─── PASSAGE PROVIDED
Confidence-Based Filtering for Speech Enhancement
- Confidence-based filtering is a non-intrusive method that leverages internal model confidence measures from token outputs to assess speech quality.
- It computes aggregated token-level log probabilities to identify subtle hallucinations such as phoneme omissions, speaker inconsistencies, and content corruption.
- The approach enhances downstream TTS performance by curating high-fidelity speech datasets while balancing the trade-off between quality and data volume.
Confidence-based filtering is a non-intrusive error mitigation paradigm that uses internal confidence measures derived from generative speech enhancement (GSE) models—specifically those operating in a discrete tokenization regime—to identify and remove outputs likely to exhibit hallucination errors. This approach addresses a major challenge in curating large-scale speech corpora enhanced by GSE models, where traditional non-intrusive metrics such as estimated mean-opinion-scores (MOS) or automatic speech recognition (ASR) confidence often fail to detect subtle content-level or speaker-consistency errors inherent to generative modeling of speech (Yamauchi et al., 18 Jan 2026).
1. Background and Motivation
Generative speech enhancement models, especially those based on neural discrete tokenization (e.g., DAC, RVQ-based audio codecs), can regenerate high-quality “clean” speech from noisy input via a learned conditional distribution over token sequences (Yamauchi et al., 18 Jan 2026). However, these models may hallucinate: omitting phonemes, inserting spurious content, or drifting speaker identity. Such errors are correlated with low semantic or acoustic faithfulness but may still yield acoustically plausible outputs, passing standard non-intrusive perceptual metrics.
Confidence-based filtering directly targets this failure of conventional filtering (i.e., UTMOS, DNSMOS, ASR-token confidence/CTC-score), seeking internally valid metrics that capture model uncertainty or self-assessment at the utterance level (Yamauchi et al., 18 Jan 2026).
2. Methodological Principles
The core methodology is to extract and aggregate token-level log-probabilities from the generative model during inference:
For a GSE model parameterized by and conditioned on input features , generating a token sequence ,
- Token-level confidence (first RVQ layer):
- Utterance-level confidence:
A low flags utterances where the model is uncertain about its own output, indicating potential content or speaker hallucination.
──────
SHORT EXERCISE A: Return every line in the records below that contains the word "ornate".
─── DATA PROVIDED
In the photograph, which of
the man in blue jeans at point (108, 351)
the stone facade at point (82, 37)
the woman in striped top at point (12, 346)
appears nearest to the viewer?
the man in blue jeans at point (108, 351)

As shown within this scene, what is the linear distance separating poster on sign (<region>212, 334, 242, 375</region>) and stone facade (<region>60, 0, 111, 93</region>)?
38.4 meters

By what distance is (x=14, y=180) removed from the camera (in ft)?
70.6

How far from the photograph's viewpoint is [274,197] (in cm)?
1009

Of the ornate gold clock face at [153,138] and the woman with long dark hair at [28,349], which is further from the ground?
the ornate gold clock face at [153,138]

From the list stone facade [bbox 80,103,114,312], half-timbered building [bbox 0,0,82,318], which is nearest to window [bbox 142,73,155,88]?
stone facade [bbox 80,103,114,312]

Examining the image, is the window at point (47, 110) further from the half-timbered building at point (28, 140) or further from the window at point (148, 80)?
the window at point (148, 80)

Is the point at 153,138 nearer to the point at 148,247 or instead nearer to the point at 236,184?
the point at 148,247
──────
─── DATA PROVIDED
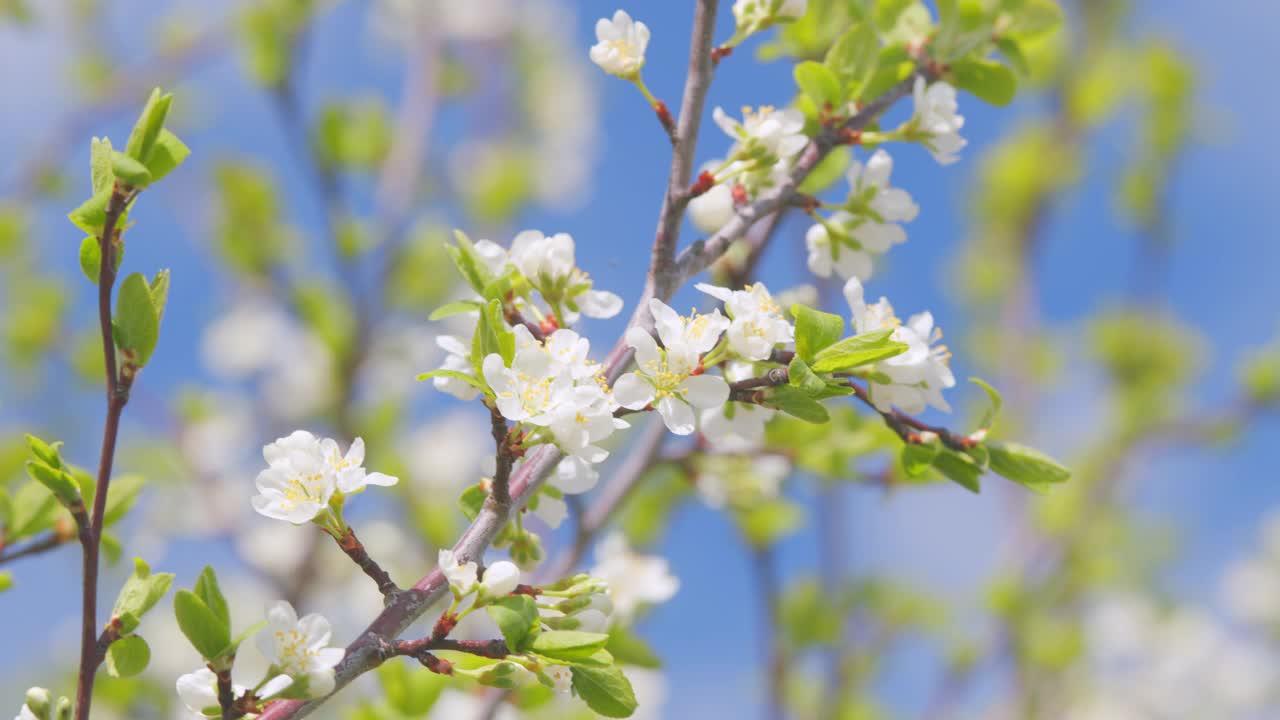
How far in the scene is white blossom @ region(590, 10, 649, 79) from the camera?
──────
SHORT EXERCISE B: Write what comes next in the passage above on confidence-based filtering for speech enhancement, starting after its final sentence.

TASK ANSWER A:
Of the ornate gold clock face at [153,138] and the woman with long dark hair at [28,349], which is further from the ground?
the ornate gold clock face at [153,138]

TASK ANSWER B:
Filtering proceeds by ranking utterances according to and discarding those below a threshold or a given acceptance rate, yielding a curated subset presumed to have higher semantic and acoustic fidelity (Yamauchi et al., 18 Jan 2026).
3. Hallucination Detection and Failure Modes of Baseline Metrics
Discrete token–based GSE models can err in three primary ways:
- Phoneme omission: missing critical phonetic segments, reducing intelligibility.
- Speaker inconsistency: timbral or identity drift, especially over long utterances or low-SNR regions.
- Content corruption: spurious non-speech artifacts or wrong phoneme insertions.
Traditional metrics (e.g., UTMOS, DNSMOS, Whisper ASR token probability, CTC score) are agnostic to reference signals and rate acoustic naturalness or broad intelligibility. They are empirically demonstrated to assign high scores even to utterances with severe underlying hallucinations (e.g., missing phonemes or wrong speaker) (Yamauchi et al., 18 Jan 2026). Thus, reliance on these metrics results in poor filtering of problematic outputs when curating datasets for downstream applications like TTS.
4. Quantitative Effectiveness and Correlation Analysis
The Genhancer framework (Yamauchi et al., 18 Jan 2026) provides a comprehensive experimental validation:
- Correlation analysis on EARS-WHAM:
- Genhancer confidence achieves Spearman’s with PESQ (signal fidelity) and with SpeechBERTScore (linguistic fidelity), outperforming DNSMOS, UTMOS, ASR-token, and CTC-based baselines.
- Filtering efficacy:
- As acceptance rate is decreased (more aggressive filtering), the average intrusive metric (e.g., ESTOI, SI-SDR, PESQ, SpeechBERTScore, LPS, WER, Speaker similarity) increases much more steeply under Genhancer confidence-based selection than competing methods.
- Downstream TTS task:
- Training TTS on datasets filtered by rather than DNSMOS/UTMOS yields higher naturalness (UTMOS up to 3.80 for top 80% acceptance) and lower WER (down to 18.14%) in the synthesized test set (Yamauchi et al., 18 Jan 2026).
- Aggressive filtering (10% retained) leads to diminishing returns due to data scarcity, suggesting a quality–quantity trade-off.
5. Operational Workflow
A prototypical confidence-based filtering pipeline comprises:
- Enhance the entire corpus with a discrete-token GSE model (e.g., Genhancer).
- For each utterance, compute using the model’s generation-time token log-probabilities.
- Rank or threshold outputs according to , discarding low-confidence utterances.
- Assemble the filtered set for downstream training or evaluation (e.g., TTS model training).
No clean reference is required at any stage, and the method is applicable even in in-the-wild settings (Yamauchi et al., 18 Jan 2026).
6. Comparison with Related Paradigms and Generalization
Confidence-based filtering differs fundamentally from post-hoc ASR evaluation or black-box MOS estimation by leveraging generative model’s own uncertainty signals, which are highly predictive of both non-intrusive (DNSMOS, UTMOS) and intrusive (PESQ, ESTOI, SpeechBERTScore, LPS, word/speaker similarity) metrics (Yamauchi et al., 18 Jan 2026). It fills a critical gap by identifying hallucinations that are invisible to both non-intrusive scoring and ASR-based filtering.
Although the current paradigm is instantiated in discrete token–based models, the concept is extendable to continuous-latent GSE frameworks. For instance, one may adapt token confidence estimation to likelihoods or “logit-confidence” in diffusion or flow-based GSE (Yamauchi et al., 18 Jan 2026).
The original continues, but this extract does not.